### Text shown
◇ ◇ ◇ ◇ ◇ ◇ ◇
Board addresses Hillendale class size concerns
By Karen Cresta, Staff Writer, The Times
EAST MARLBOROUGH – Unionville Elementary was the host for the Unionville Chadds Ford (UCF) School Board meeting on Monday night with interim principal John Nolen at the helm. Prior to the board’s comments about Keith Knauss’ service on the board, the students entertained the board and audience with a choral concert and a presentation by teachers on the happenings at the school.
Board member Gregg Lindner was the first to comment after fellow board member Jeff Hellrung announced the recommendation of the board for Knauss’ resignation as an agenda item. Hellrung said, “I thank Keith for always bringing an educated perspective, even if you were usually wrong, into the discussion and for making me think. At times it moderated my own views and at a minimum it made me think through the process better in order to make my own points. Keith has given large amounts of time to be part of the board. Nobody gives that much time if they do not care and Keith cares.”
Steve Simonson, board member followed Lindner’s comments by saying, “I think you’ve been a successful advocate for a sound financial approach to a thorough and efficient educational system. Your approach has influenced me and I feel your departure will leave an important void on the board. I wish you the best as you leave the board to spend time with your family and other pursuits.”
Another board member, Kathleen Do, who was often in opposition of Knauss’ stand on issues, stated, “Over the last four years, when it has come to issues regarding spending priorities for the district, I often found myself on the opposite side of the argument from Keith and no matter what argument I and like-minded board members came up with, Keith always had a counter argument and it was always delivered without emotion or dramatic flair.”
Board member Carolyn Daniels added, “Your willingness to inform and discuss with all of us on the issues was always impressive and appreciated whether or not everyone agreed or disagreed. Thank you for your hard work and commitment.”
Board member Hellrung added his sentiments by saying, “Keith knows how I feel about him, both personally and in terms of school board service, because I’ve told him and the board knows. So respecting his sensibilities, I will simply say thank you, Keith, for your service. Well done.”
◇ ◇ ◇ ◇ ◇ ◇ ◇
### Data excerpt

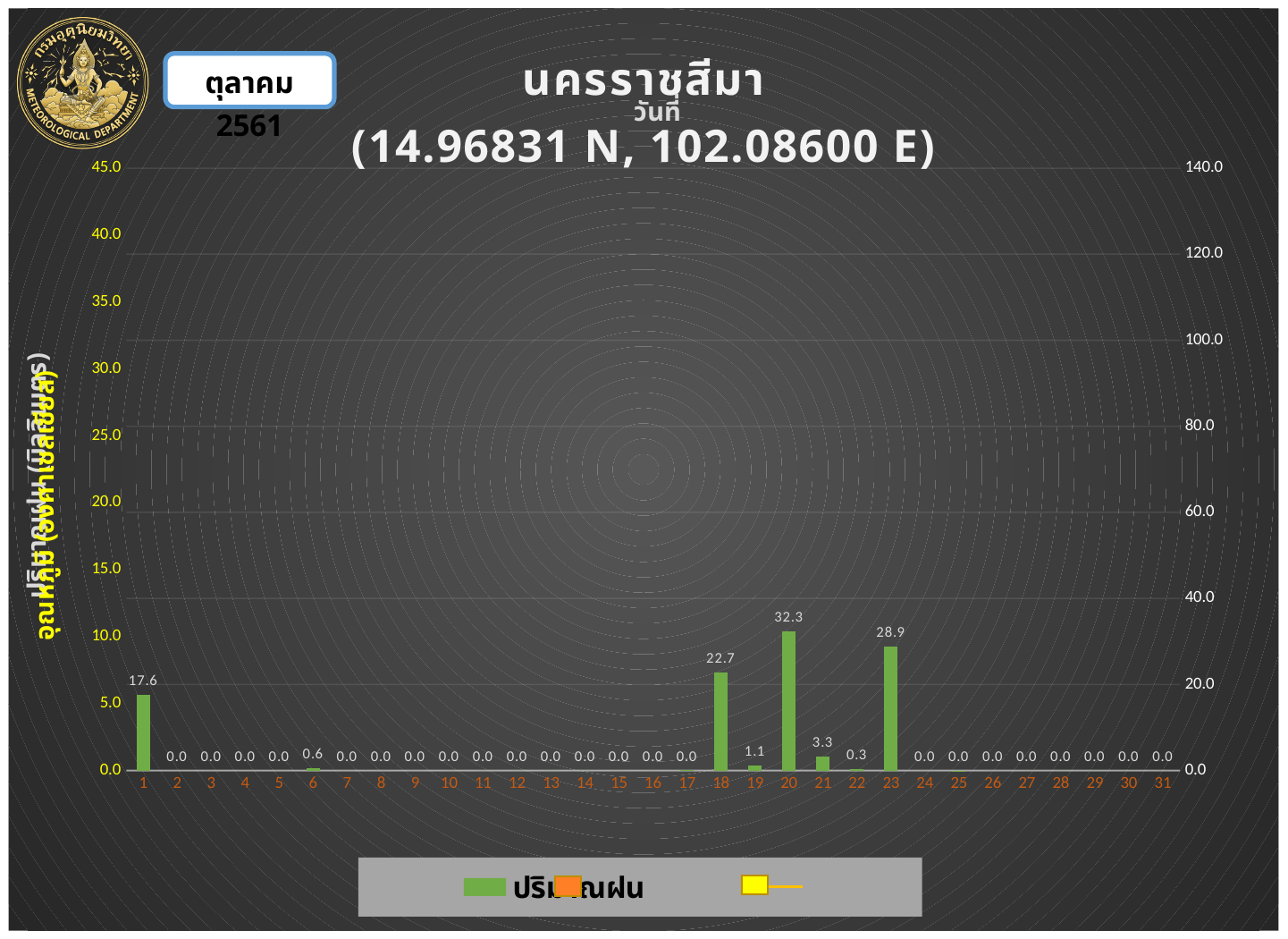
What is the rainfall value shown for day 20? 32.3 Which day has the larger rainfall value, day 18 or day 23? 23 What kind of chart is shown on the slide? bar chart What is the difference between the rainfall values for day 18 and day 1? 5.1 What coordinates are given in the chart title? 14.96831 N, 102.08600 E How many days are shown on the x axis? 31 What is the rainfall value shown for day 1? 17.6 Is the rainfall value for day 20 greater or less than 20.0 on the right-hand axis? greater What is the rainfall value shown for day 19? 1.1 What is the rainfall value shown for day 23? 28.9 Which day has the highest rainfall value? 20 What is the difference between the rainfall values for day 20 and day 23? 3.4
◇ ◇ ◇ ◇ ◇ ◇ ◇
### Try it
Quote the school board article above in full, word for word, from its headline through its final sentence.

### Your solution
Board addresses Hillendale class size concerns
By Karen Cresta, Staff Writer, The Times
EAST MARLBOROUGH – Unionville Elementary was the host for the Unionville Chadds Ford (UCF) School Board meeting on Monday night with interim principal John Nolen at the helm. Prior to the board’s comments about Keith Knauss’ service on the board, the students entertained the board and audience with a choral concert and a presentation by teachers on the happenings at the school.
Board member Gregg Lindner was the first to comment after fellow board member Jeff Hellrung announced the recommendation of the board for Knauss’ resignation as an agenda item. Hellrung said, “I thank Keith for always bringing an educated perspective, even if you were usually wrong, into the discussion and for making me think. At times it moderated my own views and at a minimum it made me think through the process better in order to make my own points. Keith has given large amounts of time to be part of the board. Nobody gives that much time if they do not care and Keith cares.”
Steve Simonson, board member followed Lindner’s comments by saying, “I think you’ve been a successful advocate for a sound financial approach to a thorough and efficient educational system. Your approach has influenced me and I feel your departure will leave an important void on the board. I wish you the best as you leave the board to spend time with your family and other pursuits.”
Another board member, Kathleen Do, who was often in opposition of Knauss’ stand on issues, stated, “Over the last four years, when it has come to issues regarding spending priorities for the district, I often found myself on the opposite side of the argument from Keith and no matter what argument I and like-minded board members came up with, Keith always had a counter argument and it was always delivered without emotion or dramatic flair.”
Board member Carolyn Daniels added, “Your willingness to inform and discuss with all of us on the issues was always impressive and appreciated whether or not everyone agreed or disagreed. Thank you for your hard work and commitment.”
Board member Hellrung added his sentiments by saying, “Keith knows how I feel about him, both personally and in terms of school board service, because I’ve told him and the board knows. So respecting his sensibilities, I will simply say thank you, Keith, for your service. Well done.”